Home is not New Orleans.

And home certainly isn’t anywhere near May DuPree, the woman who abandoned me thirteen years ago for a piece of shit named Ron Clemmons.

I haven’t called Aunt Priscilla back. I don’t know if I will. Iris’s relationship with her mother isn’t quite as bad as mine, but it’s not much better. It was a coincidence Aunt Pris called the day her new grandson was born. Iris hadn’t shared any of the details of her pregnancy with her. They have their own drama.

I’ve chosen to have no contact with my mother, and don’t see any reason to change that. Iris thinks if it’s as serious as Aunt Pris says, I may want to try making some kind of peace before it’s too late.

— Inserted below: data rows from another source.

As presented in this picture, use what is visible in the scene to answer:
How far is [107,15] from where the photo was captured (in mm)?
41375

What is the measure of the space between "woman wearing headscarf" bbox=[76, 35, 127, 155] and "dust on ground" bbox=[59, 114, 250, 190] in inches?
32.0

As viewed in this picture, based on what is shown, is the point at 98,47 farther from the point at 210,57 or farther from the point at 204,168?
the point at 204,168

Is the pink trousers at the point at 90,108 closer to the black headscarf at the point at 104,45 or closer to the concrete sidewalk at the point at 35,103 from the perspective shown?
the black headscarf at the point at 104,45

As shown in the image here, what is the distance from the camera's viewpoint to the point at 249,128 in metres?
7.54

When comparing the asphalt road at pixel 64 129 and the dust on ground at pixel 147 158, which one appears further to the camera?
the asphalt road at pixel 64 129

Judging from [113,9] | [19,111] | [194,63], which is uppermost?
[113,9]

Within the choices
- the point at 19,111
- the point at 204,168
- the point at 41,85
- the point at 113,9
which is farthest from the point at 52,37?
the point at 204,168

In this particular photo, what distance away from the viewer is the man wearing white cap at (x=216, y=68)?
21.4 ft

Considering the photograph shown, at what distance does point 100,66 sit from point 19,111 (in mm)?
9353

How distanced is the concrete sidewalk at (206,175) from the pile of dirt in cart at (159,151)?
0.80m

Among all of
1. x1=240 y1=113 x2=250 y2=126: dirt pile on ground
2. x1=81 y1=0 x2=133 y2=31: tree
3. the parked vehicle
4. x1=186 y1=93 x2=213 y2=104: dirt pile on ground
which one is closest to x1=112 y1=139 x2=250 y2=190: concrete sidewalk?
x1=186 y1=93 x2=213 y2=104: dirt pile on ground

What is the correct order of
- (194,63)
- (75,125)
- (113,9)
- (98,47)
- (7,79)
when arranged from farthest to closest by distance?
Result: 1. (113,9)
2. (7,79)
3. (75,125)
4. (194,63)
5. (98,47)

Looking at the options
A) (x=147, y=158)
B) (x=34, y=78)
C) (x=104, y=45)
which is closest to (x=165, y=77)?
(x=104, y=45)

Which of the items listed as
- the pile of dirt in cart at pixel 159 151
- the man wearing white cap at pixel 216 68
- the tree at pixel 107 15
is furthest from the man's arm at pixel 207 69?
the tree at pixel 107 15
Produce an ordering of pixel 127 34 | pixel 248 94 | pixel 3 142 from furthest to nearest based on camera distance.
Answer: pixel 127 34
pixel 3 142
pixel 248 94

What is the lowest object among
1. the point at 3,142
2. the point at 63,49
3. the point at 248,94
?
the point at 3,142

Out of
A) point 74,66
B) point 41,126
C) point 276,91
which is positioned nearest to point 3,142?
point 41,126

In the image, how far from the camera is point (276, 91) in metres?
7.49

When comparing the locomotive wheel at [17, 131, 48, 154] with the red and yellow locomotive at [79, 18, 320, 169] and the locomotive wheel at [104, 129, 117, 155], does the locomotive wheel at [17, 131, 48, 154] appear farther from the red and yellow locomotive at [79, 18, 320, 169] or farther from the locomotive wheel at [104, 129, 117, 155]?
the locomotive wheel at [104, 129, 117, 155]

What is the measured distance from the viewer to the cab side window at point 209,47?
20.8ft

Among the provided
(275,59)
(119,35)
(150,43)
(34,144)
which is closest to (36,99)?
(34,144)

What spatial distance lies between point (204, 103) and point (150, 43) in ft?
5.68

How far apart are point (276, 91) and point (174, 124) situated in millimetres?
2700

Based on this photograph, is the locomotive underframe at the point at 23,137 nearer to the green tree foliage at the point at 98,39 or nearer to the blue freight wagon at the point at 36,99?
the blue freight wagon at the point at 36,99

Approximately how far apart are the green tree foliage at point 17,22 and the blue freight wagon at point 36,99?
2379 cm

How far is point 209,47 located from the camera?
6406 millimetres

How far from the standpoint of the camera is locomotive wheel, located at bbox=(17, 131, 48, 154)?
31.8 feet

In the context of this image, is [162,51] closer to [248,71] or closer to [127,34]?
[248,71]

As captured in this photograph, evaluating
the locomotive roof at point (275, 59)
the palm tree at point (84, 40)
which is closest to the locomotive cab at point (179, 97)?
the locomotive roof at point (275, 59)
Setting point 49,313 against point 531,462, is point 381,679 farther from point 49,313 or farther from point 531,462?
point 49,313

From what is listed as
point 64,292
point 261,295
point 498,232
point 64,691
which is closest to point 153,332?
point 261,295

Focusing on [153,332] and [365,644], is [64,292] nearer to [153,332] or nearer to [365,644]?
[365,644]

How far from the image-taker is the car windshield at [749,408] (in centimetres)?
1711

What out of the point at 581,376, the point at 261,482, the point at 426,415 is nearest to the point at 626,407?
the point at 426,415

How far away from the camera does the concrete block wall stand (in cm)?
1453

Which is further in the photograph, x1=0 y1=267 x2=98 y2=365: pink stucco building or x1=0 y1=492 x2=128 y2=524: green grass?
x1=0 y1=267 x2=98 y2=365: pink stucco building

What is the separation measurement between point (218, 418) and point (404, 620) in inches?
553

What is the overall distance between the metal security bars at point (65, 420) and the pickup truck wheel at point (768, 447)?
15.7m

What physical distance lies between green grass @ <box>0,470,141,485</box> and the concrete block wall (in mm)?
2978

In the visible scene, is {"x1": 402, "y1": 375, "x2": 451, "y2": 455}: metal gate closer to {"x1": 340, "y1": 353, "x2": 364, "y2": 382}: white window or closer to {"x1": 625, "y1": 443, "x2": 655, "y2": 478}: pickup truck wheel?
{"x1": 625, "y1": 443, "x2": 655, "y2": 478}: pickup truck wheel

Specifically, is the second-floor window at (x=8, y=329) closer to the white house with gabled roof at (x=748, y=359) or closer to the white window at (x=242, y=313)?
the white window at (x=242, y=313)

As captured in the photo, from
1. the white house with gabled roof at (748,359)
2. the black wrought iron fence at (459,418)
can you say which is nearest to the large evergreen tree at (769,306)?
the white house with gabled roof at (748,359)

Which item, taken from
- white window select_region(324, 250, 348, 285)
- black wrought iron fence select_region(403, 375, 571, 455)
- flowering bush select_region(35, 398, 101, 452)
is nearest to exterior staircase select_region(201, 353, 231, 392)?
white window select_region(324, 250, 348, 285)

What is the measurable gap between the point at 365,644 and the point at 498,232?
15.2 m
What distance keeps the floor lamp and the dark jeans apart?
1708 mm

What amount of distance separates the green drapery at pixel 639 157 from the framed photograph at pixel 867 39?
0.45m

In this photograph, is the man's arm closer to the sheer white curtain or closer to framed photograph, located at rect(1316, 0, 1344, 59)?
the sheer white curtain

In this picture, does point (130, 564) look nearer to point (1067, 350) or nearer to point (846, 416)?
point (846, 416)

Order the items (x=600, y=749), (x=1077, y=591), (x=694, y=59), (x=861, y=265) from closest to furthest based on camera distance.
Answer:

It’s taken me years to be as healthy as I am now. What if seeing my mother, revisiting that place and that time, sets me back? What if all the ground I’ve gained over the summer, I lose chasing some idealized peace that seeing a dying woman won’t actually give?

My mother gave birth. Whoop-de-do. Cats and dogs give birth to entire litters. There is no miracle to birth, from what I’ve seen. The miracle is what follows. The miracle of selflessness. The phenomenon of nurturing self-worth and sacrificing for a child—feeding not just their bodies, but their souls. Oh, I know what a mother is, and it is not May DuPree. I had a mother. When I was dead inside, a walking, catatonic open wound of a child who refused to even speak, MiMi gave me life.

That’s a mother, and mine is already dead.